Feb. 11—People with both a mental illness and a substance use disorder are arrested at higher rates than their peers with only a mental illness or addiction, according to a new report from The Pew Charitable Trusts published this week.
The report found that while about 2% of the U.S. population has a co-occurring disorder (both a mental illness and substance use), people with both diagnoses made up a disproportionate 15% of arrests.
“One of the main takeaways is clearly that we need to recognize that most of the people with mental illness who are arrested also have a substance use disorder. Yet this is not the way that this is often talked about,” said Tracy Velásquez, the lead researcher on the report.
Treatment programs and the broader behavioral health system — both in the Seattle area and nationwide — need to do a better job of understanding and addressing the intersections between mental illness and substance use if they’re going to help people effectively, people who work in the field told The Seattle Times.
“My experience here in Seattle is that beds are not available for this population to be getting both the mental health support and the substance use support at the same time,” said Richard Deluga, clinical supervisor on the community outreach and assessment team at Downtown Emergency Service Center that serves homeless residents in the Seattle region. “It’s usually one or the other”
Pew analyzed data from the National Survey on Drug Use and Health from 2017 to 2019. It’s a self-reported survey, but it’s the only national data source available for patterns about behavioral and mental health and treatment. It also asks respondents if they were arrested in the past year.
Among the findings, Pew also found that women with co-occurring disorders were arrested 19 times more often than women with neither diagnosis. Black adults were also 1.5 times more likely to be arrested with a co-occurring disorder than their white counterparts.
Almost half of the people arrested had a drug-related charge but no other offenses. Only 10% of the arrests were for a serious, violent offense.
When it comes to treatment, the report also found that few people received coordinated care to tackle their co-occurring disorders — despite the research showing that this form of treatment produces better outcomes for people. Forty-five percent of survey respondents say they received help for just their mental illness, 3% received help for their substance use, and only 10% received it for both.
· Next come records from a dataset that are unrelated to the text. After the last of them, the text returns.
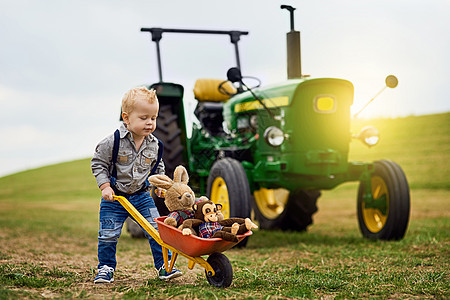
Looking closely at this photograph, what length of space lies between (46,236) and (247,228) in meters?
4.89

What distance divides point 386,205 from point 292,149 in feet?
4.46

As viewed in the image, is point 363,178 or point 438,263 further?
point 363,178

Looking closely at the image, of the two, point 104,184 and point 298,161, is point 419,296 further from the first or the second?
point 298,161

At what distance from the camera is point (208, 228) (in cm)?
316

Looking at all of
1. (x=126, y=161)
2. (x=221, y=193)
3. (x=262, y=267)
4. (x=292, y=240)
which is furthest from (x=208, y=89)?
(x=126, y=161)

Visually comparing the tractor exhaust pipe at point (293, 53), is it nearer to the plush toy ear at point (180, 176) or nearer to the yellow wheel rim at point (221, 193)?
the yellow wheel rim at point (221, 193)

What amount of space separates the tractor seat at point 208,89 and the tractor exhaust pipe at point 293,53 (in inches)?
46.8

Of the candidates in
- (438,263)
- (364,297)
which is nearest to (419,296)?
(364,297)

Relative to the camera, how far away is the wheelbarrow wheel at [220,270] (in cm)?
306

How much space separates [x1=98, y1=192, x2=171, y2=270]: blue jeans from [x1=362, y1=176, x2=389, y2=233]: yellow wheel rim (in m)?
3.32

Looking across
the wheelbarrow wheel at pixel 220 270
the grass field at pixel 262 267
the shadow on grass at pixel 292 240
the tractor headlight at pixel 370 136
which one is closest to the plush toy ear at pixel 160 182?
the wheelbarrow wheel at pixel 220 270

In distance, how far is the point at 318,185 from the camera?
19.2 ft

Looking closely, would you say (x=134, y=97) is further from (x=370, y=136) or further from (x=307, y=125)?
(x=370, y=136)

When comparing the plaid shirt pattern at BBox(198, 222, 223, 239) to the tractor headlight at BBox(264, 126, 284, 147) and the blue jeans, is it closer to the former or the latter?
the blue jeans
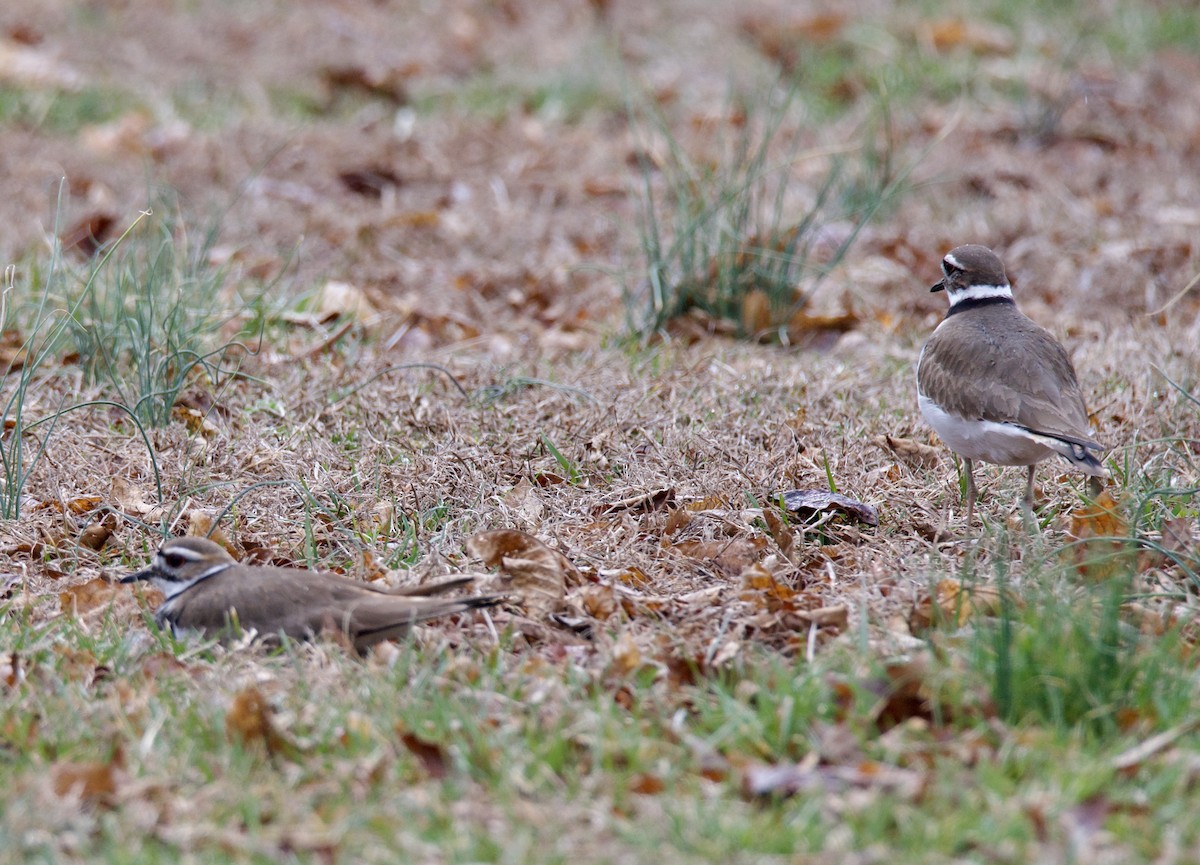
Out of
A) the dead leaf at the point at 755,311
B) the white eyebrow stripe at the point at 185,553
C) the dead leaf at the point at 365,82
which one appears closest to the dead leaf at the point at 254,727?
the white eyebrow stripe at the point at 185,553

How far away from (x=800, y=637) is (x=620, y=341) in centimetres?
313

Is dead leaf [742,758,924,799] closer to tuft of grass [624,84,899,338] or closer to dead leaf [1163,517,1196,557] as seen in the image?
dead leaf [1163,517,1196,557]

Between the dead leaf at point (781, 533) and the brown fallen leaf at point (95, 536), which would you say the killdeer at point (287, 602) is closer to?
the brown fallen leaf at point (95, 536)

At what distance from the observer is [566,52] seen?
12.7 metres

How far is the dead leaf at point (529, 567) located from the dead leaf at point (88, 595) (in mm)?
1190

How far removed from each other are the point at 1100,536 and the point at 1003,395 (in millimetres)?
722

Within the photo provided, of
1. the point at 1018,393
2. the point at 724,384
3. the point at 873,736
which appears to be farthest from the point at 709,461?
the point at 873,736

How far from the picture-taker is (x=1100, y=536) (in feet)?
14.3

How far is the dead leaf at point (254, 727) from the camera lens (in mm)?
3521

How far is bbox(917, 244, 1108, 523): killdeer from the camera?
4754mm

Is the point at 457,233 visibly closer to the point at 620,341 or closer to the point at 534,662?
the point at 620,341

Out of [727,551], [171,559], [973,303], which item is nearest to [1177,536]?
[727,551]

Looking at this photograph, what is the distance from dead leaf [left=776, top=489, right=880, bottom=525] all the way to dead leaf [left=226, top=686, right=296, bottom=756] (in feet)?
7.32

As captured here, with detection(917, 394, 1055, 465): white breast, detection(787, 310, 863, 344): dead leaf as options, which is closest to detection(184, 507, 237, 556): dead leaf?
detection(917, 394, 1055, 465): white breast
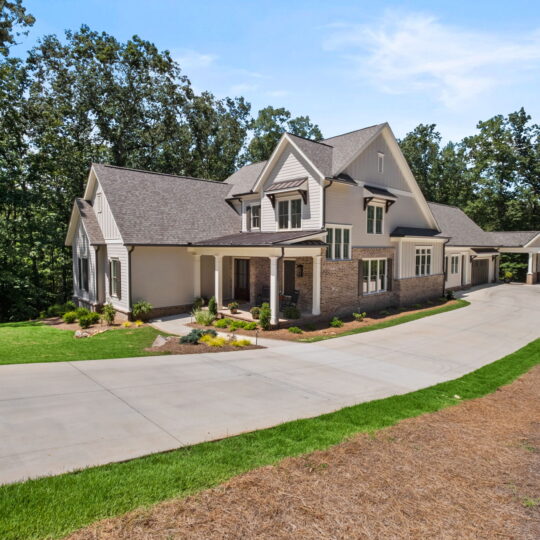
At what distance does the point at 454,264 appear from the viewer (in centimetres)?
2925

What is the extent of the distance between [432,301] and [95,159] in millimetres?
26790

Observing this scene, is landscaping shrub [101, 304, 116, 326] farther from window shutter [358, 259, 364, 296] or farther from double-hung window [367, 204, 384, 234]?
double-hung window [367, 204, 384, 234]

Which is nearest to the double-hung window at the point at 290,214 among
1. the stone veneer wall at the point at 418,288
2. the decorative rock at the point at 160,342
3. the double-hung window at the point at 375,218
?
the double-hung window at the point at 375,218

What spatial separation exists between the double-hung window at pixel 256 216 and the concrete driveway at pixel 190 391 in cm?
875

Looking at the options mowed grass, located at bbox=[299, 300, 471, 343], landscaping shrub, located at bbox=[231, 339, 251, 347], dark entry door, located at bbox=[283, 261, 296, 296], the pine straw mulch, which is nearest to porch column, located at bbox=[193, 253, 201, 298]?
dark entry door, located at bbox=[283, 261, 296, 296]

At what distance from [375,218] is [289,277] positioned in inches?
236

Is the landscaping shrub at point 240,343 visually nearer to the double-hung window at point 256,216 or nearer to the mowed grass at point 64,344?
the mowed grass at point 64,344

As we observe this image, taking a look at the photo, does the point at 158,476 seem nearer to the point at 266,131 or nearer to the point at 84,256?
the point at 84,256

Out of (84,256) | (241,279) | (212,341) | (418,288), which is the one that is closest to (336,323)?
(212,341)

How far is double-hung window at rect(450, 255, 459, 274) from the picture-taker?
94.3ft

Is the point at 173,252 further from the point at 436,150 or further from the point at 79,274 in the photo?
the point at 436,150

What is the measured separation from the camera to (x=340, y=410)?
7.23 meters

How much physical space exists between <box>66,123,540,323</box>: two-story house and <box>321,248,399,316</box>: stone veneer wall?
0.05 meters

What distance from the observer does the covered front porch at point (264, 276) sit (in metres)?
15.6
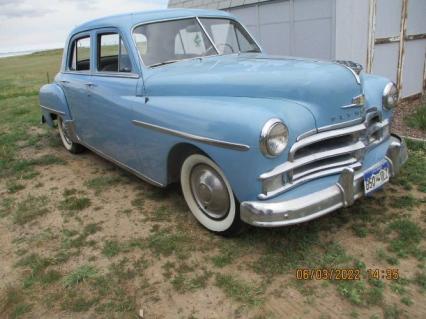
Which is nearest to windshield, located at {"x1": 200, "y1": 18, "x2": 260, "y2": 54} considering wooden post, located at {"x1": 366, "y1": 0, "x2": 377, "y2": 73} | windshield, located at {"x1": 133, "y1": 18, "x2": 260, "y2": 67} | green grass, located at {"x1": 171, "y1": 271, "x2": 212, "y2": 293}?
windshield, located at {"x1": 133, "y1": 18, "x2": 260, "y2": 67}

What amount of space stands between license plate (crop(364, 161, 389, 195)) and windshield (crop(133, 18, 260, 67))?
187 centimetres

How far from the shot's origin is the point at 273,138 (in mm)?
2521

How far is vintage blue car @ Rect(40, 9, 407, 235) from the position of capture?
8.53ft

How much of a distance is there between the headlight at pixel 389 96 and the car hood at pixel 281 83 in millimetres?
532

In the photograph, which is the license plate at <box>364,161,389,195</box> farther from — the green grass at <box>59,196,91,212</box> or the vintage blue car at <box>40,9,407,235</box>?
the green grass at <box>59,196,91,212</box>

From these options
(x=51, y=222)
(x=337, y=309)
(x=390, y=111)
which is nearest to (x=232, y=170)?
(x=337, y=309)

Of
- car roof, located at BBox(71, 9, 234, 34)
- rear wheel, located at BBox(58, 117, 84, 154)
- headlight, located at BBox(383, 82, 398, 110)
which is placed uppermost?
car roof, located at BBox(71, 9, 234, 34)

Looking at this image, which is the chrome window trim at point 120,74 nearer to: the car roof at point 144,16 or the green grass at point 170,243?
the car roof at point 144,16

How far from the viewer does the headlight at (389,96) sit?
11.0 ft

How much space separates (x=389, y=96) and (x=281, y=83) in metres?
1.12

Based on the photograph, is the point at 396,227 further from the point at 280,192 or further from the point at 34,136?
the point at 34,136

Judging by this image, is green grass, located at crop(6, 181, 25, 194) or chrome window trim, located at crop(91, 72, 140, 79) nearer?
chrome window trim, located at crop(91, 72, 140, 79)

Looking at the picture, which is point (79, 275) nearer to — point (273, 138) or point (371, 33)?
point (273, 138)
None of that is surprising to Deluga at DESC.
“This is what I see on a day in and day out basis,” he said.
“Unfortunately, the way the system is set up is that [people with co-occurring disorders] go to jail. And then they are released back into the streets without the resources,” Deluga said.
Deluga points to the cycle familiar to many mental health providers: People destabilize, sometimes cope with drugs, often exacerbating their mental health, and law enforcement gets involved — either because of drug charges or because concerned community members reach out to police.
If there’s any chargeable offenses, police arrest individuals who await their cases in jail, often without treatment. For lower-level offenses, charges are often dismissed and people cycle back through.
“Law enforcement feels — and I’m definitely not trying to put any words in anybody’s mouth — but law enforcement feels pressure to address some of the common problems that the community is dealing with,” Deluga explained.
Christopher Archiopoli, the director of Peer Seattle, which provides peer counseling in the LGBTQ+ community and serves people with mental illnesses, addiction and HIV/AIDs, echoed that he sees police cracking down on people in the midst of crisis.
He said the greatest challenges for some of his organization’s members include stigma for both their illness and drug use, as well as how long it can take to find the appropriate treatment.
“If somebody has made this decision that they want to improve their life and make changes, they need that support immediately. They don’t need it in two months,” he said.
“In two months, they could have changed their mind, in two months they could have died of a fentanyl overdose.”
In 2017, King County announced the first detox facility in the region to also fully integrate mental health treatment. Located in Seattle’s Beacon Hill neighborhood, the facility touted 33 detox beds and 40 intensive inpatient treatment beds.
It remains one of the few facilities in the Seattle area to clearly serve people with co-occurring disorders and prioritize homeless residents specifically. While other private facilities exist that target dual diagnoses, they often do not accept Apple Health, Washington’s Medicaid plan.
Leo Flor, the director of the King County Department of Community and Human Services, said the mental and behavioral health field acknowledges this and has been integrating over time to tackle these twin issues.
“I think it’s uncontroversial,” he said. “It’s absolutely where we need to go.”
While King County voters will soon be deciding on whether to implement a tax levy to build five new crisis centers in the region, those services are years away from being built, if at all — and they’re functionally a different part of the mental health system, focusing on crisis management not longer-term, dual treatment.
Still, Velásquez, the author of the report, stresses the benefits of building services for people with co-occurring disorders: “Addressing the needs of this population could both reduce the use of the criminal justice system and improve outcomes for these individuals and their communities,” she said.